Stated task A →
Quote the whole excerpt on the electroplating coil's current, word for word.

Source excerpt →
________________________
The waveform applied to the coil 156 may be sinusoidal, triangular-wave or square-wave, or even a pulse. The frequency is generally assigned and the bandwidth is typically narrow. Other waveform patterns may also be used. Appropriate frequency or frequencies of the current may be chosen such that the induced surface current is sufficient to plate metal on the wafer surface. Generally, higher the frequency, higher the effect of confining surface current towards the surface of the wafer being plated. This effect is particularly beneficial when the metal layer on the wafer surface is thin and resistive (for example at the start of the plating process) since sensitivity to such metal layers is increased. In one embodiment, the frequency of the current is approximately on the order of 10 MHz, but may be in the range of 1 kHz to 50 MHz depending on the application, characteristics of the wafer surface, electrolyte, etc. In certain applications, it may be advantageous to use microwave power. In addition, the waveform of the current may be adjusted depending on the specific design of the electrode assembly, electrolyte, desired properties of the copper being plated, etc.

In certain processes power dissipation may be a concern, which may require lower current values to be used. Frequency also affects power dissipation since reactance is present in the contactless electrode element In some instances, power dissipation may be controlled by controlling the duty cycle of the waveform. In other processes, it may be desirable to plate on conducting layers with poor spatial uniformity of conductivity due to variations in grain structure, uneven heat treatment, etc. These, and other such processes may be tailored by appropriate combination and adjustment of the coil properties and circuit parameters of the generated current

Once the electrolyte is introduced into the process region 140, the plating sequence may begin. Even though the electrolyte may be corrosive and/or conductive, the dielectric material of the housing 150 protects the encased inductive element 155. The dielectric material may be selected from a non-porous material to provide corrosion resistance (e.g. urethane or ceramics) as well or a coating may be placed on the dielectric material (such as Teflon™ coating) for the corrosion resistance.
________________________
Information supplied →

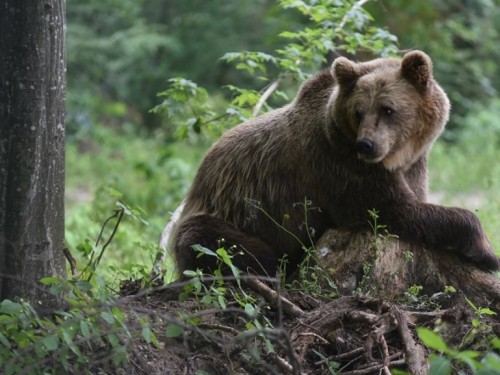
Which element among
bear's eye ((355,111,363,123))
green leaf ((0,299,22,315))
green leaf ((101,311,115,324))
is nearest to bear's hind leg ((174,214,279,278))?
bear's eye ((355,111,363,123))

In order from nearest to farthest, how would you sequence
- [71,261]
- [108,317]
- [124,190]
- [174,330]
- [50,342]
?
[50,342]
[108,317]
[174,330]
[71,261]
[124,190]

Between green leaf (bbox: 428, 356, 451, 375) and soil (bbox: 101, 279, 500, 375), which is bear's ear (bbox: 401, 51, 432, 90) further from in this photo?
green leaf (bbox: 428, 356, 451, 375)

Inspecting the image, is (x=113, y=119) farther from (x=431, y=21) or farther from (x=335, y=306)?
(x=335, y=306)

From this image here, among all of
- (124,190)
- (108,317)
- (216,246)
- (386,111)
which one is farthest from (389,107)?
(124,190)

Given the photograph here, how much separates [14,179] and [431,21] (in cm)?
1110

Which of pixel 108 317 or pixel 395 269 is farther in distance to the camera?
pixel 395 269

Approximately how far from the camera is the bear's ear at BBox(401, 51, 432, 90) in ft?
16.6

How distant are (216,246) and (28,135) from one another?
1.74 meters

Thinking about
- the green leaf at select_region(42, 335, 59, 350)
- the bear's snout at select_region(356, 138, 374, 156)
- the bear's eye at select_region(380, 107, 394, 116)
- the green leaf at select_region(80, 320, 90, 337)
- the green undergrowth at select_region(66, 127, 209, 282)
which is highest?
the bear's eye at select_region(380, 107, 394, 116)

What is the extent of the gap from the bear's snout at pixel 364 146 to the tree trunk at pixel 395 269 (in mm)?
576

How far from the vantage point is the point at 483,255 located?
5.05 m

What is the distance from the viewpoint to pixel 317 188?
546 cm

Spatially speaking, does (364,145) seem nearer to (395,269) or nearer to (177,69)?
(395,269)

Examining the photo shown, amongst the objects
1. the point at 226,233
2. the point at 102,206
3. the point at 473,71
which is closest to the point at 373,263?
the point at 226,233
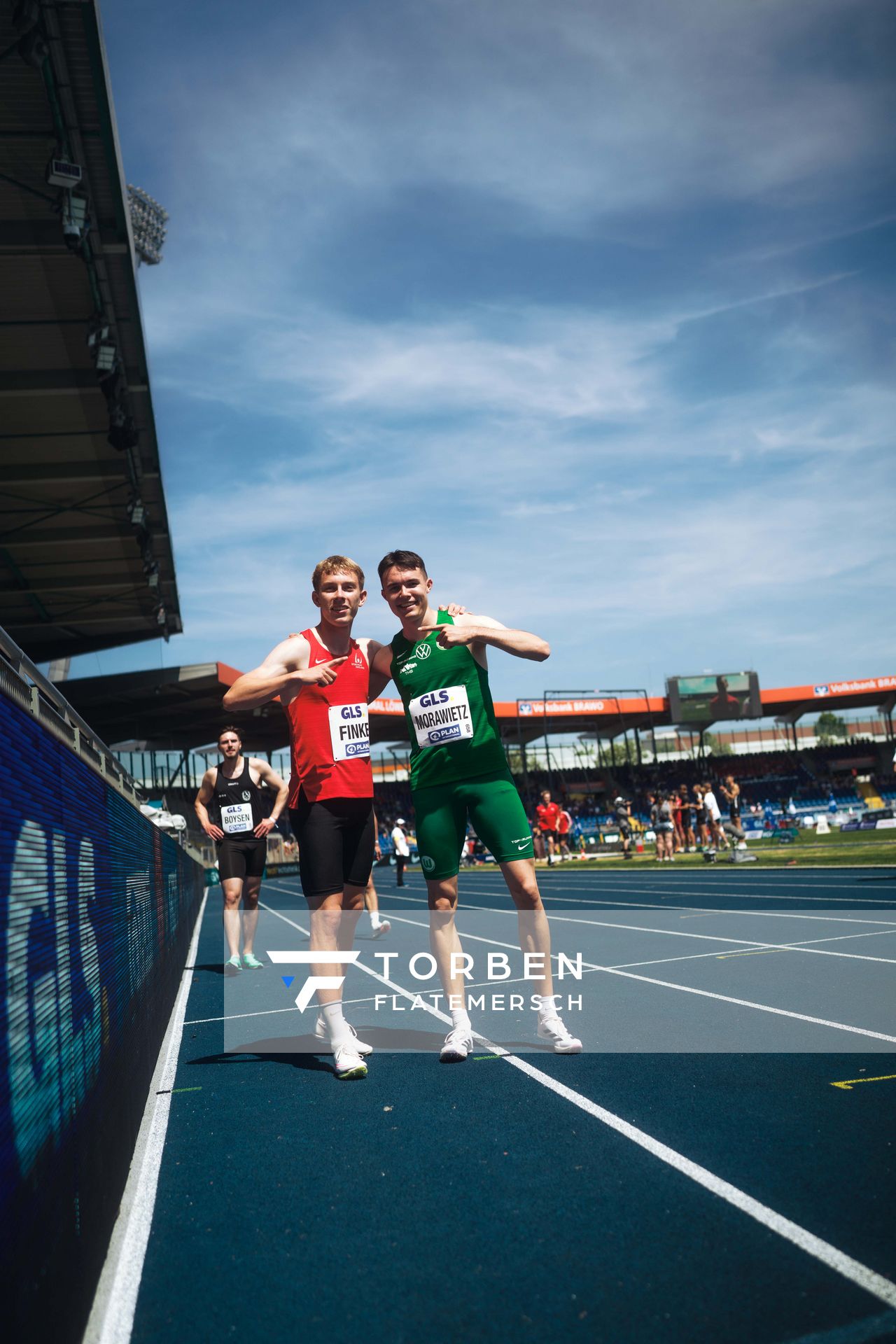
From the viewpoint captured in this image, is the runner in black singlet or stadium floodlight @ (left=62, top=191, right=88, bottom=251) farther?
stadium floodlight @ (left=62, top=191, right=88, bottom=251)

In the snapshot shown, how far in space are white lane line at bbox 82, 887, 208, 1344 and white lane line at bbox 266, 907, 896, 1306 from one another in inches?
57.4

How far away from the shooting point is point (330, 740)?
171 inches

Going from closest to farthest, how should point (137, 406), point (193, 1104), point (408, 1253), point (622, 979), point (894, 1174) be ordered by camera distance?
point (408, 1253), point (894, 1174), point (193, 1104), point (622, 979), point (137, 406)

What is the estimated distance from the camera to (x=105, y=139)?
965cm

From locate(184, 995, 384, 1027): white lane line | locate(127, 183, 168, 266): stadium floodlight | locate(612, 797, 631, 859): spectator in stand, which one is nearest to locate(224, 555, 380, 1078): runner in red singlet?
locate(184, 995, 384, 1027): white lane line

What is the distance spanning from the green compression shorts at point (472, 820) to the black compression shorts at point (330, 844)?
0.31m

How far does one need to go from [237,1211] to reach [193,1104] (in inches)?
52.7

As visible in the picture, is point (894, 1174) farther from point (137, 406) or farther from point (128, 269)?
point (137, 406)

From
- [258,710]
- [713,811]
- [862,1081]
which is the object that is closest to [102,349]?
[862,1081]

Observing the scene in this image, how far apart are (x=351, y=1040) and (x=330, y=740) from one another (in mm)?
1340

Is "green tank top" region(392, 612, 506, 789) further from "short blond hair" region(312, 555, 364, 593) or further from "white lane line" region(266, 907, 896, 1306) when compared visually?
"white lane line" region(266, 907, 896, 1306)

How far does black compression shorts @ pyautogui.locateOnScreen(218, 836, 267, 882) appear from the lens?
8211 mm

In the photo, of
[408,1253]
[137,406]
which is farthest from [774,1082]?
[137,406]

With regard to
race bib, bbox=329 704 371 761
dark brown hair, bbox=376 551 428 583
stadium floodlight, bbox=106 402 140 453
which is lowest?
race bib, bbox=329 704 371 761
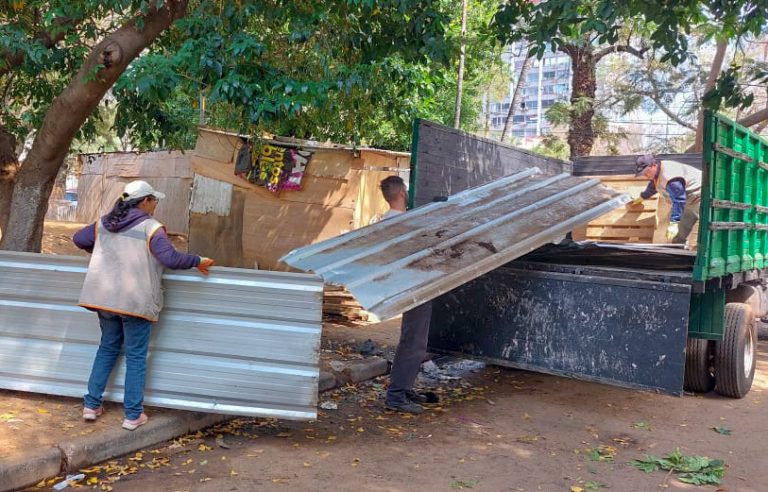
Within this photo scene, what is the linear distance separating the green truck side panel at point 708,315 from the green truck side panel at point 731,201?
19 cm

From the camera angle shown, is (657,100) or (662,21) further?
(657,100)

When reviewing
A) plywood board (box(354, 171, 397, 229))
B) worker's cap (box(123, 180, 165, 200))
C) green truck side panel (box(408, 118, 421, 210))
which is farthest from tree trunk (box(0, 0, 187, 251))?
plywood board (box(354, 171, 397, 229))

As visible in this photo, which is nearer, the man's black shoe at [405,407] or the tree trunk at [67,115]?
the man's black shoe at [405,407]

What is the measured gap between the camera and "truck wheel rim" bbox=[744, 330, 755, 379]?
6445mm

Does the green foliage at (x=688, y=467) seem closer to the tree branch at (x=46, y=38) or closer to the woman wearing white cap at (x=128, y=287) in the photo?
the woman wearing white cap at (x=128, y=287)

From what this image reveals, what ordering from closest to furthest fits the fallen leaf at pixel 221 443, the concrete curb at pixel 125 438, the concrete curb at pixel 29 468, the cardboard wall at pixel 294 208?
the concrete curb at pixel 29 468
the concrete curb at pixel 125 438
the fallen leaf at pixel 221 443
the cardboard wall at pixel 294 208

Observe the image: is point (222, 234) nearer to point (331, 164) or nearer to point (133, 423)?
point (331, 164)

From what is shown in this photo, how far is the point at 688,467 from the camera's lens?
14.7ft

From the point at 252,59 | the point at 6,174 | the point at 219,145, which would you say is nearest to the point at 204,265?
the point at 252,59

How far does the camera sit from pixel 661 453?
482 centimetres

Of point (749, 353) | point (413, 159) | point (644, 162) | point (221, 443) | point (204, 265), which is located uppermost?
point (644, 162)

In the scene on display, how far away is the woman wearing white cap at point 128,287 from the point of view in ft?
13.8

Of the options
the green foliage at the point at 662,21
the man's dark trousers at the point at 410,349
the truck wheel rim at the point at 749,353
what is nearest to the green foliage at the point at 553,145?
the green foliage at the point at 662,21

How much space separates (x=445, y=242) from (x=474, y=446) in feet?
4.64
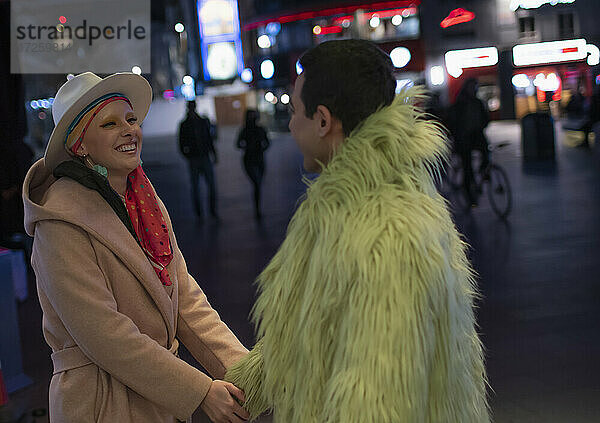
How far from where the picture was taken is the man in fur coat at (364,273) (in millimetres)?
1238

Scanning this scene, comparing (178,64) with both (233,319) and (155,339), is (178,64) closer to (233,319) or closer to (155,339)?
(233,319)

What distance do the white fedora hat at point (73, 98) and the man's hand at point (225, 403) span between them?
0.76m

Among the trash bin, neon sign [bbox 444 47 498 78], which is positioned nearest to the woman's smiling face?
neon sign [bbox 444 47 498 78]

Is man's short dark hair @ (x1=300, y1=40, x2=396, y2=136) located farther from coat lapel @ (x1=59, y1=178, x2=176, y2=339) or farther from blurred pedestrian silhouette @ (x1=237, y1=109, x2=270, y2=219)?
blurred pedestrian silhouette @ (x1=237, y1=109, x2=270, y2=219)

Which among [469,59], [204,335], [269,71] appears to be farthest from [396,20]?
Result: [204,335]

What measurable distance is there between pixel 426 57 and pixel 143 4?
5.40m

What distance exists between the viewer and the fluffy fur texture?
1235 mm

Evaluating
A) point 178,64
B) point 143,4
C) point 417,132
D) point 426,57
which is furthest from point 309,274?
point 178,64

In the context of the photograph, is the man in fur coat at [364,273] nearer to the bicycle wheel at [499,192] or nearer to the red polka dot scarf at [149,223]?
the red polka dot scarf at [149,223]

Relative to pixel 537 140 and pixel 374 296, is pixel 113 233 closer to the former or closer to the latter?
pixel 374 296

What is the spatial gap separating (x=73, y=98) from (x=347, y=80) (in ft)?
2.70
________________________
Stated task B →
Print the stretch of the records from the line containing "Relative to pixel" through the end of the records, with both ends included.

Worked answer A →
The waveform applied to the coil 156 may be sinusoidal, triangular-wave or square-wave, or even a pulse. The frequency is generally assigned and the bandwidth is typically narrow. Other waveform patterns may also be used. Appropriate frequency or frequencies of the current may be chosen such that the induced surface current is sufficient to plate metal on the wafer surface. Generally, higher the frequency, higher the effect of confining surface current towards the surface of the wafer being plated. This effect is particularly beneficial when the metal layer on the wafer surface is thin and resistive (for example at the start of the plating process) since sensitivity to such metal layers is increased. In one embodiment, the frequency of the current is approximately on the order of 10 MHz, but may be in the range of 1 kHz to 50 MHz depending on the application, characteristics of the wafer surface, electrolyte, etc. In certain applications, it may be advantageous to use microwave power. In addition, the waveform of the current may be adjusted depending on the specific design of the electrode assembly, electrolyte, desired properties of the copper being plated, etc.

In certain processes power dissipation may be a concern, which may require lower current values to be used. Frequency also affects power dissipation since reactance is present in the contactless electrode element In some instances, power dissipation may be controlled by controlling the duty cycle of the waveform. In other processes, it may be desirable to plate on conducting layers with poor spatial uniformity of conductivity due to variations in grain structure, uneven heat treatment, etc. These, and other such processes may be tailored by appropriate combination and adjustment of the coil properties and circuit parameters of the generated current

Once the electrolyte is introduced into the process region 140, the plating sequence may begin. Even though the electrolyte may be corrosive and/or conductive, the dielectric material of the housing 150 protects the encased inductive element 155. The dielectric material may be selected from a non-porous material to provide corrosion resistance (e.g. urethane or ceramics) as well or a coating may be placed on the dielectric material (such as Teflon™ coating) for the corrosion resistance.

Worked answer B →
Relative to pixel 537 140 and pixel 374 296, is pixel 113 233 closer to the former or closer to the latter?
pixel 374 296

What is the spatial gap separating (x=73, y=98) from (x=347, y=80) (in ft)?
2.70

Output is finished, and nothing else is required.